* _Scene question records_
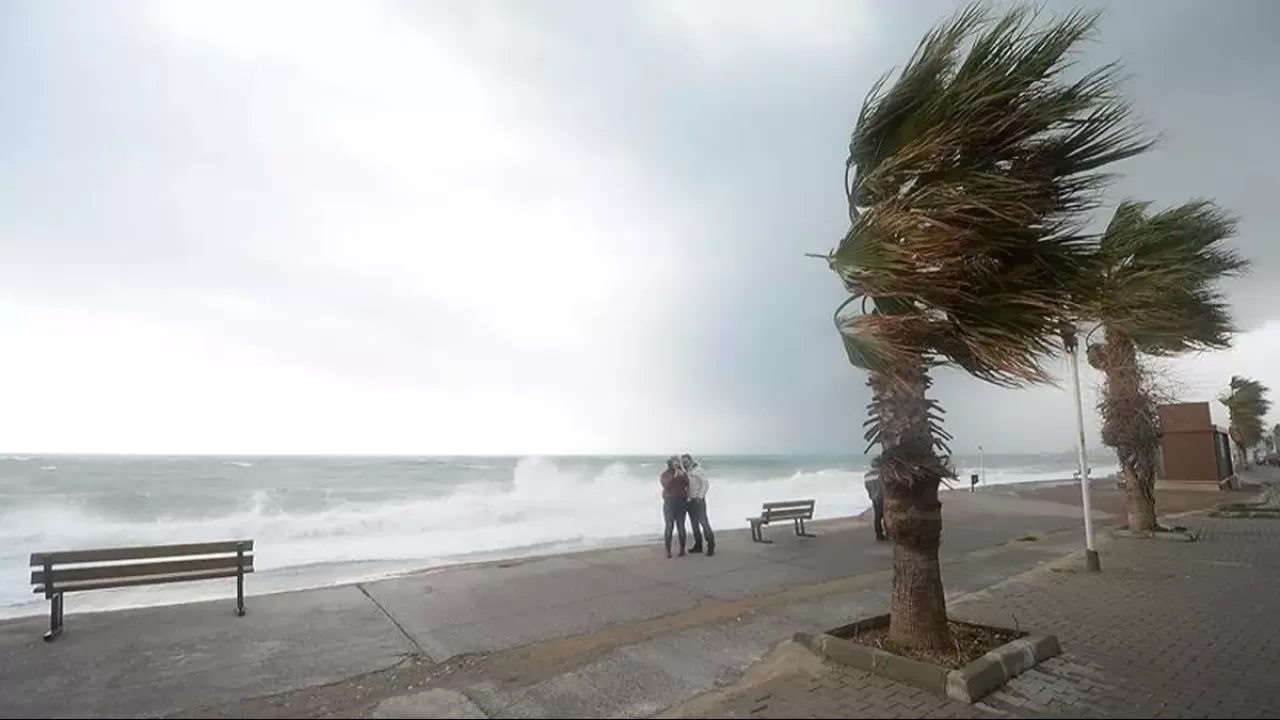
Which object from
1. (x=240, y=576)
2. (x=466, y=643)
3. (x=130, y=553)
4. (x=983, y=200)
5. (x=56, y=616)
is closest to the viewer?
(x=983, y=200)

* _Work required_
Rewrite the records above with "nearest" in place of "closest" and nothing else altered. Omit the pictures from your answer.

* _Solved problem_
Which object from
1. (x=240, y=576)
2. (x=466, y=643)
3. (x=130, y=553)
4. (x=983, y=200)
5. (x=56, y=616)
is nearest to the viewer?
(x=983, y=200)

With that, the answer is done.